* BEGIN *

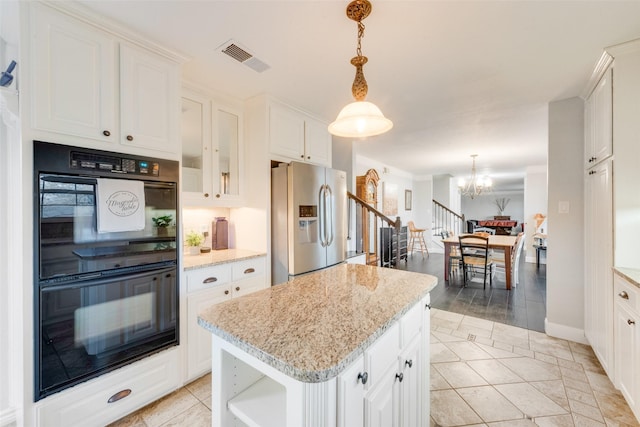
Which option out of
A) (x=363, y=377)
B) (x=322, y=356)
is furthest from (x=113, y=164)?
(x=363, y=377)

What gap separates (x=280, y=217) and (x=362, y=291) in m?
1.43

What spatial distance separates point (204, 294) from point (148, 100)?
147 cm

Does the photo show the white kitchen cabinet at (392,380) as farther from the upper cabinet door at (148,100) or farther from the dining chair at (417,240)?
A: the dining chair at (417,240)

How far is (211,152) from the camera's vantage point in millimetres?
2441

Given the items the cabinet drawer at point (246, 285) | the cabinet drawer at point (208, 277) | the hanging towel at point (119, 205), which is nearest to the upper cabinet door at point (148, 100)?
the hanging towel at point (119, 205)

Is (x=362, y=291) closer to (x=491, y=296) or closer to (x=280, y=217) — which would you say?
(x=280, y=217)

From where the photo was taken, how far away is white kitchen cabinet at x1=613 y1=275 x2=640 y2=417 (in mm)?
1570

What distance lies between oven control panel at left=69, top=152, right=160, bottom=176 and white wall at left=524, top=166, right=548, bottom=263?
7.76 m

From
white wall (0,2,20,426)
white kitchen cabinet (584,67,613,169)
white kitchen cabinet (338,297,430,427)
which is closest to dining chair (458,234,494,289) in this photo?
white kitchen cabinet (584,67,613,169)

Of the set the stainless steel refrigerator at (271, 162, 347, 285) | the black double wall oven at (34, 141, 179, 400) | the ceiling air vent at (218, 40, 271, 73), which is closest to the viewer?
the black double wall oven at (34, 141, 179, 400)

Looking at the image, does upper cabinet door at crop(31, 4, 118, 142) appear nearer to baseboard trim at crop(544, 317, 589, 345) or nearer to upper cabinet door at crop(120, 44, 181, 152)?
upper cabinet door at crop(120, 44, 181, 152)

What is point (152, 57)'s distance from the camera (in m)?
1.81

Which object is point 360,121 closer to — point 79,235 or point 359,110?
point 359,110

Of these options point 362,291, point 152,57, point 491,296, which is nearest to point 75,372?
point 362,291
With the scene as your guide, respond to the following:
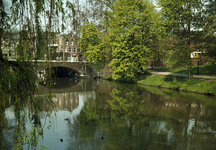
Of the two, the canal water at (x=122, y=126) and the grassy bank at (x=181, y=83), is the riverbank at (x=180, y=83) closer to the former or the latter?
the grassy bank at (x=181, y=83)

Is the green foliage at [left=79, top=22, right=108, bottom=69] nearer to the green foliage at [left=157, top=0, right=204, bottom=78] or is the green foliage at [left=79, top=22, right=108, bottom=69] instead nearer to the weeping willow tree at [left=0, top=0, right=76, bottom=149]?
the green foliage at [left=157, top=0, right=204, bottom=78]

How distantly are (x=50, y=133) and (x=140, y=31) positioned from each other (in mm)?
28856

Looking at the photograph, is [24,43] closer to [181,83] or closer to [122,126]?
[122,126]

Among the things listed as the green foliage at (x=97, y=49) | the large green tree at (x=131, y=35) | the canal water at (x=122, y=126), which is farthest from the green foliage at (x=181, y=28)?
the green foliage at (x=97, y=49)

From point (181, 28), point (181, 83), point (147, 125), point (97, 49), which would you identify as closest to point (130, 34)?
point (97, 49)

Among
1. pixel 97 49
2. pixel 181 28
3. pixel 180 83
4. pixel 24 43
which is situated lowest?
pixel 180 83

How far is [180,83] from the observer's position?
34.3 meters

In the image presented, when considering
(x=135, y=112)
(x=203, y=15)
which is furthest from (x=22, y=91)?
(x=203, y=15)

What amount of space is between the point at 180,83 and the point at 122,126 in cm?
2054

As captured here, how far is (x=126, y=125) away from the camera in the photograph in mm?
16531

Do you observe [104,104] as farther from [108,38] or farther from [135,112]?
[108,38]

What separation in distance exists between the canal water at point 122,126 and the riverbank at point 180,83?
A: 14.4ft

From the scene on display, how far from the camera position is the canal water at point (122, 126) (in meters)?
12.6

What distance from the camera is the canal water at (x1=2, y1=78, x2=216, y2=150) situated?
12578mm
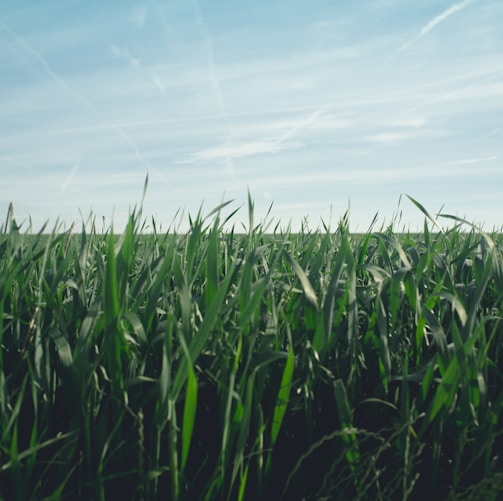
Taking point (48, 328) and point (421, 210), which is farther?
point (421, 210)

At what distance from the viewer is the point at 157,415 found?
3.75 feet

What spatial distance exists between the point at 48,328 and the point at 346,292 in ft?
2.48

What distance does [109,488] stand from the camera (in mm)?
1317

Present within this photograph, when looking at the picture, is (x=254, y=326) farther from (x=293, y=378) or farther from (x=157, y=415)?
(x=157, y=415)

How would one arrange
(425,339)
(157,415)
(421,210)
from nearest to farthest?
1. (157,415)
2. (425,339)
3. (421,210)

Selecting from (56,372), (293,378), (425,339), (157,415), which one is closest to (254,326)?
(293,378)

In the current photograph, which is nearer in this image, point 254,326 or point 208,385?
point 254,326

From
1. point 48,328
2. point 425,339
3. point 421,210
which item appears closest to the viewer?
point 48,328

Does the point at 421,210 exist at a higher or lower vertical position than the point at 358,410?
higher

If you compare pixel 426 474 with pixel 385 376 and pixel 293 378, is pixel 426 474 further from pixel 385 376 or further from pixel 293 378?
pixel 293 378

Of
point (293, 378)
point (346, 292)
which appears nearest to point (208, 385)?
point (293, 378)

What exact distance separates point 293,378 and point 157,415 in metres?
0.38

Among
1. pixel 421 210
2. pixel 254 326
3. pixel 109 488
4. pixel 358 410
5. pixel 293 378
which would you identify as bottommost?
pixel 109 488

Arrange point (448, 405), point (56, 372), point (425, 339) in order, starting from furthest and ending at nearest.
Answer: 1. point (425, 339)
2. point (56, 372)
3. point (448, 405)
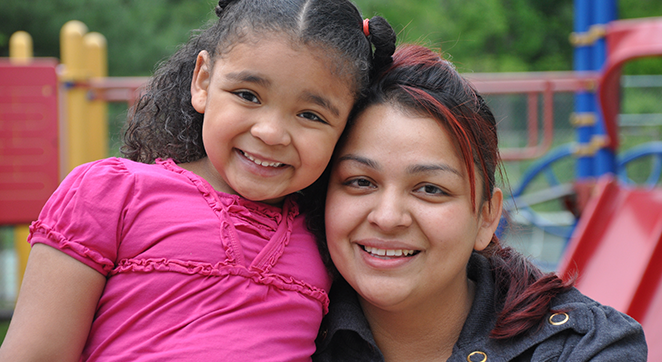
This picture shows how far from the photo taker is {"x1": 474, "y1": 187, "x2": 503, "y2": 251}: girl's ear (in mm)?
1782

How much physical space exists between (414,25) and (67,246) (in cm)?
1500

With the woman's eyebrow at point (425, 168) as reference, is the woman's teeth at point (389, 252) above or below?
below

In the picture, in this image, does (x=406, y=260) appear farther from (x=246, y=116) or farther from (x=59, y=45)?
(x=59, y=45)

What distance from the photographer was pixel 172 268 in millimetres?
1528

* END *

- WHAT YOU NEED TO DO -
With pictures omitted, copy exactly the lines from the one containing "What exact distance" through the final line of the listing, both included.

- SOLUTION TO THIS PROBLEM -
What exact distance separates point 293,378 and point 157,415 in metres?
0.38

Among
1. pixel 421 210
2. pixel 254 326
3. pixel 109 488
4. pixel 358 410
5. pixel 293 378
which would you identify as bottommost?
pixel 109 488

Arrange point (448, 405), point (56, 372), point (425, 339) in order, starting from furthest and ending at nearest.
Answer: 1. point (425, 339)
2. point (56, 372)
3. point (448, 405)
This picture shows how far from the photo taker is {"x1": 474, "y1": 187, "x2": 503, "y2": 251}: girl's ear (in mm)?
1782

How much physical space exists between (414,25) and (67,246) (in cm)?
1500

With the woman's eyebrow at point (425, 168) as reference, is the woman's teeth at point (389, 252) above or below?
below

In the picture, in this image, does (x=406, y=260) appear farther from (x=246, y=116) or farther from (x=59, y=45)?
(x=59, y=45)

What distance from the photographer was pixel 172 268 in millimetres?
1528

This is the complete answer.